Please copy the part of the records from the line containing "Judging by the" through the end of the records, changing "muddy riverbank" to "sandy riverbank" and leaving the pictures out. Keep everything else the same.
[Begin Data section]
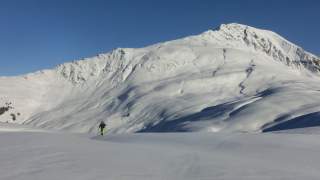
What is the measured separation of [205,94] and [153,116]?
25837 mm

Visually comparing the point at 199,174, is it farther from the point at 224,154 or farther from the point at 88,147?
the point at 88,147

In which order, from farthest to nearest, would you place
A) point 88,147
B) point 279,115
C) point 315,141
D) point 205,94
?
1. point 205,94
2. point 279,115
3. point 315,141
4. point 88,147

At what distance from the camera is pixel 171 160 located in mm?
12523

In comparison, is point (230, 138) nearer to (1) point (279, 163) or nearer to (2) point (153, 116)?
(1) point (279, 163)

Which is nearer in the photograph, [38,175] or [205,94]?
[38,175]

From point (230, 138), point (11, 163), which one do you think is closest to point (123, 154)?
point (11, 163)

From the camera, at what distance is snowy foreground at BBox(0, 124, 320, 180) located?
412 inches

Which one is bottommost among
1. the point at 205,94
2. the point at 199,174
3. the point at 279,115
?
the point at 199,174

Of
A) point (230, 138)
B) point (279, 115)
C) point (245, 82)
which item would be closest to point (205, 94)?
point (245, 82)

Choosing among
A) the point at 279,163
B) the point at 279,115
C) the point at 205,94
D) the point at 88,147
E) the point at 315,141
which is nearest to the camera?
the point at 279,163

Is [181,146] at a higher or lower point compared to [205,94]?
lower

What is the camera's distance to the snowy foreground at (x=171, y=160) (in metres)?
10.5

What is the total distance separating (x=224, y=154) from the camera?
538 inches

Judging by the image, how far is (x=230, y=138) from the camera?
1753cm
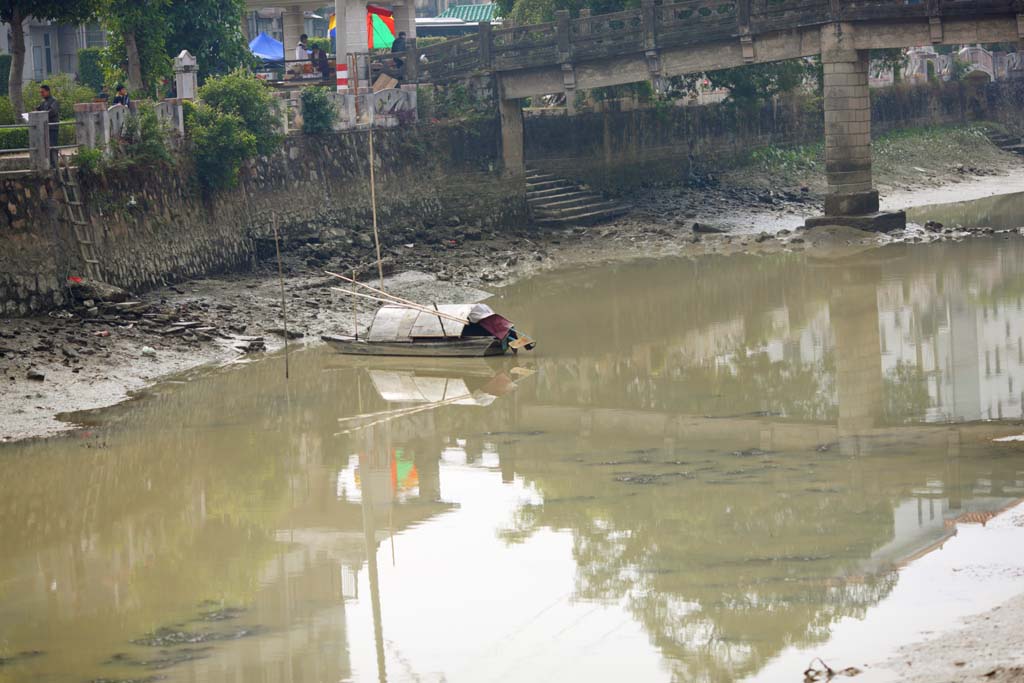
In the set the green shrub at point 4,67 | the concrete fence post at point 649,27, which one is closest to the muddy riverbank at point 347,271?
the concrete fence post at point 649,27

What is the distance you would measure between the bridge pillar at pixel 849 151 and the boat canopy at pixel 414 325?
15.0 meters

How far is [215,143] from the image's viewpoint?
1128 inches

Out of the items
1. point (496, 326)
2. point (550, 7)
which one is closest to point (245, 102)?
point (496, 326)

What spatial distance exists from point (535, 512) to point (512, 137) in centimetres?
2432

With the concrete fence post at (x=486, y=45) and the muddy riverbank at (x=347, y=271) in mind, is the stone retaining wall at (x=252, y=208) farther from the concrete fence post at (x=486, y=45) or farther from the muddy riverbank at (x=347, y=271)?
the concrete fence post at (x=486, y=45)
[End Data section]
▶ **Reply to the task**
Judging by the image, how far is (x=230, y=138) from the camera?
1753cm
In the set the green shrub at point 4,67 | the concrete fence post at point 649,27, which one is closest to the sandy riverbank at point 347,271?
the concrete fence post at point 649,27

What is the distance you would measure between the bridge pillar at pixel 849 151 and the boat canopy at pixel 414 325?
15.0 meters

How far is [215,143] from the image's viewpoint?
1128 inches

Out of the items
1. point (496, 326)
2. point (550, 7)
which one is closest to point (245, 102)?
point (496, 326)

What spatial distance exists from point (535, 512) to point (512, 137) in centimetres?
2432

With the concrete fence post at (x=486, y=45) and the sandy riverbank at (x=347, y=271) in mind, is the stone retaining wall at (x=252, y=208) farther from the concrete fence post at (x=486, y=45) or farther from the sandy riverbank at (x=347, y=271)?
the concrete fence post at (x=486, y=45)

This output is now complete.